Insulating the Ceiling and Walls of an Older Attic
When insulating older attics, the work typically consists of a two-stage process, because the spacing of timber frames may vary quite significantly.
The current regulations require a U value of 0.09 in the roof and 0.17 in the walls. As the cell structure of FINNFOAM is completely consistent, detrimental air leakage cannot occur inside the panels and the warm air can rise upward. If the seams are also sealed using a flexible PU foam sealant, the entire structure will become continuous and leak-proof. This means that heat can only be transferred through conduction and radiation instead of air leakage. Radiation has a limited effect in regular room temperature. Most of the heat is therefore transferred through conduction, which is not affected by gravity and thus conduction occurs equally through the walls and the roof. This is why it is reasonable to use the same thickness of insulation in the walls and the roof.
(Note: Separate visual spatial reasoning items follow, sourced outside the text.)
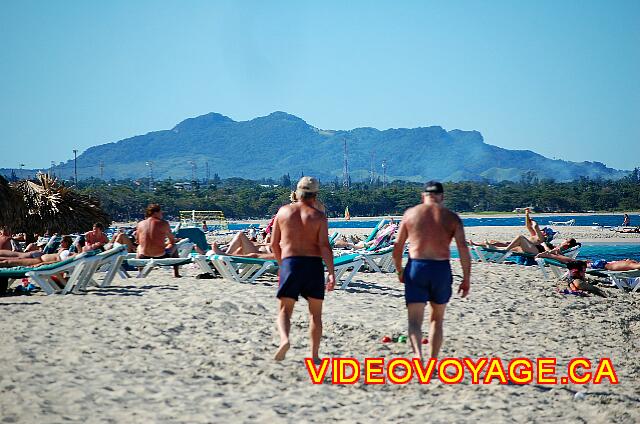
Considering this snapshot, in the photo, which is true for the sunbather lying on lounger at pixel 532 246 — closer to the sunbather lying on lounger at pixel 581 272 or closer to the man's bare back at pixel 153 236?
the sunbather lying on lounger at pixel 581 272

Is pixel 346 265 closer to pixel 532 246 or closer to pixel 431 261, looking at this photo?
pixel 431 261

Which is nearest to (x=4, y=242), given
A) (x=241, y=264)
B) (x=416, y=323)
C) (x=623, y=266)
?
(x=241, y=264)

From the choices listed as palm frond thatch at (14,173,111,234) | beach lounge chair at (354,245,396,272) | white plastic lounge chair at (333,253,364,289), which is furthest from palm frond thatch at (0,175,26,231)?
white plastic lounge chair at (333,253,364,289)

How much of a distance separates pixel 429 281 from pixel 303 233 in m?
0.90

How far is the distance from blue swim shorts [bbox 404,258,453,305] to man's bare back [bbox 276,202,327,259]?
0.66m

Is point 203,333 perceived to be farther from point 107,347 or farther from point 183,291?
point 183,291

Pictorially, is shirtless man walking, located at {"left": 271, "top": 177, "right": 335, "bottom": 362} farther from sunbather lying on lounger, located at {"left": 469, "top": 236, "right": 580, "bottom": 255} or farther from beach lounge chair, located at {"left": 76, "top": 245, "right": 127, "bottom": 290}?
sunbather lying on lounger, located at {"left": 469, "top": 236, "right": 580, "bottom": 255}

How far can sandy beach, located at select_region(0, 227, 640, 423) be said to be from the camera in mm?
4531

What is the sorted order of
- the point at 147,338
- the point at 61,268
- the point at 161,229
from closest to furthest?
the point at 147,338 → the point at 61,268 → the point at 161,229

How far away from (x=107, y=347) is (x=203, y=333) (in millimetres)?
914

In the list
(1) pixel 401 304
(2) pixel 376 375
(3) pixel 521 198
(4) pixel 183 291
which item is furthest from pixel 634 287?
(3) pixel 521 198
The U value of the insulation described below would be around 0.19–0.20 depending on the density of the timber frames. In a wall, 130 mm of insulation would be enough to meet the U value of 0.25 based on the regulations, but you would need approximately 250 mm of insulation in the roof to reach the required U value of 0.16. However, you can compensate for the “insulation deficit” (-40 mm) in the roof by increasing the thickness of insulation in the walls beyond the required amount (+40 mm). The payback period of the 40 mm of “excessive” insulation in the walls is considerably shorter than it would be for adding a corresponding amount of insulation to the roof (170 mm + 40 mm = 210 mm).
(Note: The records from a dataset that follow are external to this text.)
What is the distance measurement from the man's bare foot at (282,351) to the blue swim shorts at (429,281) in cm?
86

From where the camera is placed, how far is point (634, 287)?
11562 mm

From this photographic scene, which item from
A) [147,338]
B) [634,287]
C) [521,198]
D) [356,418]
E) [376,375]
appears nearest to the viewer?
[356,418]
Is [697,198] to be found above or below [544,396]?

A U value does not represent the whole truth of the insulation capacity of a structure. The structure’s leakage rate (n50) is almost as important. Today, the average leakage rate for timber framed houses is 4. The leakage rate can be reduced to 1 if the structure is airtight. Airtightness will provide the same reduction in the building’s energy consumption as would be achieved with approximately 25% of supplementary thermal insulation – by lowering the U value.
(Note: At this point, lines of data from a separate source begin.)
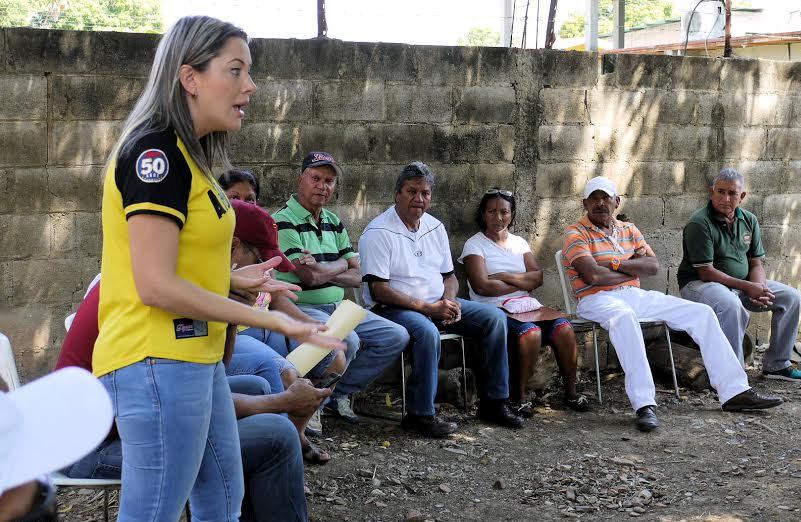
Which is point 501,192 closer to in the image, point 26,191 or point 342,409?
point 342,409

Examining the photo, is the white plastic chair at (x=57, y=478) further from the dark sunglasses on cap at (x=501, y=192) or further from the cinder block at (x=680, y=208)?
the cinder block at (x=680, y=208)

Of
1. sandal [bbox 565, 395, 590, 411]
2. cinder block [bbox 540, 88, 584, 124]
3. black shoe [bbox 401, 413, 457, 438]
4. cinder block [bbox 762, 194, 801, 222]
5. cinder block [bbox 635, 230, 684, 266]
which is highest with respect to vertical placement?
cinder block [bbox 540, 88, 584, 124]

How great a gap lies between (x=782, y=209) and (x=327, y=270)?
4453 millimetres

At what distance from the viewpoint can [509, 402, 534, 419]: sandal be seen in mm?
6121

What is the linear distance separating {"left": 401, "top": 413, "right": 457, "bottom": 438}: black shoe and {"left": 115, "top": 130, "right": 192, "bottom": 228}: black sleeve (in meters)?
3.59

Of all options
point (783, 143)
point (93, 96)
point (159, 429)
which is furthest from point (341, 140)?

STAGE 1 – INSTALLING FINNFOAM BETWEEN THE ROOF TRUSSES
Cut a piece of FINNFOAM that is approximately 1–2 cm shorter than the space into which it is installed. Use tapered pieces of FINNFOAM, for example, to wedge the panel in between the roof trusses such that its lower surface is level with the trusses. Leave a ventilation gap of a least 50 mm in between FINNFOAM and the roof-covering. You can also install more than one layer of panels in between the roof trusses.
STAGE 2 – SEALING THE JOINTS WITH PU FOAM SEALANT
Apply a decent amount of PU foam sealant (polyurethane) in between the roof truss and FINNFOAM. We also recommend applying a small amount of foam sealant to the vertical seams between panels. Once the sealant has hardened, cut off any excess foam on the inside surface and remove the FINNFOAM wedges.
STAGE 3 – INSTALLING INSULATION BELOW THE ROOF TRUSSES
Construct a continuous layer of insulation below the roof trusses (we recommend using rabbet profile panels for tighter seams), thus minimizing thermal bridging. The FINNFOAM panels may be secured lightly to the FINNFOAM above with screws. Apply a small amount of foam sealant to each seam and lay the next panels down immediately before the foam hardens. Mark the locations of the roof trusses on the surface of the FINNFOAM panels.
STAGE 4 – SECURING THE INSULATION PERMANENTLY
The continuous interior layer of FINNFOAM insulation is fixed permanently in place with board and long screws secured to the roof trusses. You can remove the temporary attachment screws as the work progresses and reuse them for the permanent attachment. Apply a small amount of the foam sealant to the holes left over from the temporary attachment.
STAGE 5 – INTERIOR CLADDING AND ELECTRICAL WIRING
Secure the interior cladding to the boards, which could, for example, consist of wood paneling. You can also secure gypsum boards, but if the board spacing is approximately 900 mm, you should fix the boards with a tighter spacing (450 mm). Otherwise, there is a risk that the gypsum boards begin to sag in the middle. In this case you will need an additional board that may be fixed to the FINNFOAM using an adhesive and/or coarse thread screws. Even a coarse thread screw will hold fast onto FINNFOAM and easily provides more than 20 kg of pulling resistance. However, the actual support for the interior cladding is provided by the boards that are connected to the roof trusses. A small amount of clearance is left between the interior cladding and FINNFOAM, which also provides some insulation and provides an excellent space for hiding electrical wiring, etc.